Problem to solve
Extract every line of the material below that contains the string "Silverado", matching case exactly, and copy each such line in full.

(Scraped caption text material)
---

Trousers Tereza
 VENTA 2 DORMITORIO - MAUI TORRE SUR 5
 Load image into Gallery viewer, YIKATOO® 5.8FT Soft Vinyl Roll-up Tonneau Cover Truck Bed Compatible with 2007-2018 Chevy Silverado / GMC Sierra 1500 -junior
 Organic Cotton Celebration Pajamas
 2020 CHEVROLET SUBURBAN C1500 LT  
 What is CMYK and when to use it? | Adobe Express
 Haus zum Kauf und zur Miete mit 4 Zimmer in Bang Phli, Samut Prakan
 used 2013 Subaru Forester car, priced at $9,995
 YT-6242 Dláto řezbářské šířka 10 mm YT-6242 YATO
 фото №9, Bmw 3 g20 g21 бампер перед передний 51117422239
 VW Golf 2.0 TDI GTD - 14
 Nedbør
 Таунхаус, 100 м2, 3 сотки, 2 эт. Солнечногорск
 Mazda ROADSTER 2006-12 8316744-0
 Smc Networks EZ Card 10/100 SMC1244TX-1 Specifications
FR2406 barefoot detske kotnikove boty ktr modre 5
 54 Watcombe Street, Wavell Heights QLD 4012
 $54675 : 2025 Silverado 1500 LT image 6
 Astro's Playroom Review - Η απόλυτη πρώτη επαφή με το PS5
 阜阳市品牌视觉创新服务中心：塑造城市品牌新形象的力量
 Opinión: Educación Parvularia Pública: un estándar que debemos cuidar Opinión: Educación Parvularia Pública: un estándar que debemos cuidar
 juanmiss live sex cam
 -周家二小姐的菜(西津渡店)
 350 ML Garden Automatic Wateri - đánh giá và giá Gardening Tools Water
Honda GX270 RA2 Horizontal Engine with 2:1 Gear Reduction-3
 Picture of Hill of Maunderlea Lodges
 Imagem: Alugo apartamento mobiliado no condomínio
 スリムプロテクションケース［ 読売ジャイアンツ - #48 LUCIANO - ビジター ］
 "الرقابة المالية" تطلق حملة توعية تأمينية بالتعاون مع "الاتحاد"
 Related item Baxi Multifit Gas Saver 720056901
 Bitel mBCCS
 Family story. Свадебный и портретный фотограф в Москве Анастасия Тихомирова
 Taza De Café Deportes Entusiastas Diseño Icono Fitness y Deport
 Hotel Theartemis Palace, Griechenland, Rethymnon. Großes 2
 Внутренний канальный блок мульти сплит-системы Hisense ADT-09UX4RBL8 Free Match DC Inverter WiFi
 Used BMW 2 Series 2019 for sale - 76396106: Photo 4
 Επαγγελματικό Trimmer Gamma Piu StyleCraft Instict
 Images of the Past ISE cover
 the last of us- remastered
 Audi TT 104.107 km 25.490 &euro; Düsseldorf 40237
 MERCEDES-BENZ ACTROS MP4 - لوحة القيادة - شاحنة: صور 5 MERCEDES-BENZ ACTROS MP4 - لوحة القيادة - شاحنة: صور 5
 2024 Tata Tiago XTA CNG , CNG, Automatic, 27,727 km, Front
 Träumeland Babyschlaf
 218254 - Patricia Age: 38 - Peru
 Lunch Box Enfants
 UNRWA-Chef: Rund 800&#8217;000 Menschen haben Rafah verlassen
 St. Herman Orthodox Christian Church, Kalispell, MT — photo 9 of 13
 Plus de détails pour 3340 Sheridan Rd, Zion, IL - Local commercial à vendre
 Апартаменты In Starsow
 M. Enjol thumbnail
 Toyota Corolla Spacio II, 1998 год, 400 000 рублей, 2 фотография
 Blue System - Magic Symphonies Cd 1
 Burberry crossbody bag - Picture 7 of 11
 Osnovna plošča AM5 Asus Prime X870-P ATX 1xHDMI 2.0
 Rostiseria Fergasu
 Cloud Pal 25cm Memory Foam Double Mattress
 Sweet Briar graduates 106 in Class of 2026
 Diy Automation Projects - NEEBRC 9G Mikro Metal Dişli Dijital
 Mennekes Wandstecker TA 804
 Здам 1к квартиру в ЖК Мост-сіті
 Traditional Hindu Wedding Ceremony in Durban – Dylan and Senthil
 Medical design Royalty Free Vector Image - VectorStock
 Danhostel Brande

---

Result of this task
 Load image into Gallery viewer, YIKATOO® 5.8FT Soft Vinyl Roll-up Tonneau Cover Truck Bed Compatible with 2007-2018 Chevy Silverado / GMC Sierra 1500 -junior
 $54675 : 2025 Silverado 1500 LT image 6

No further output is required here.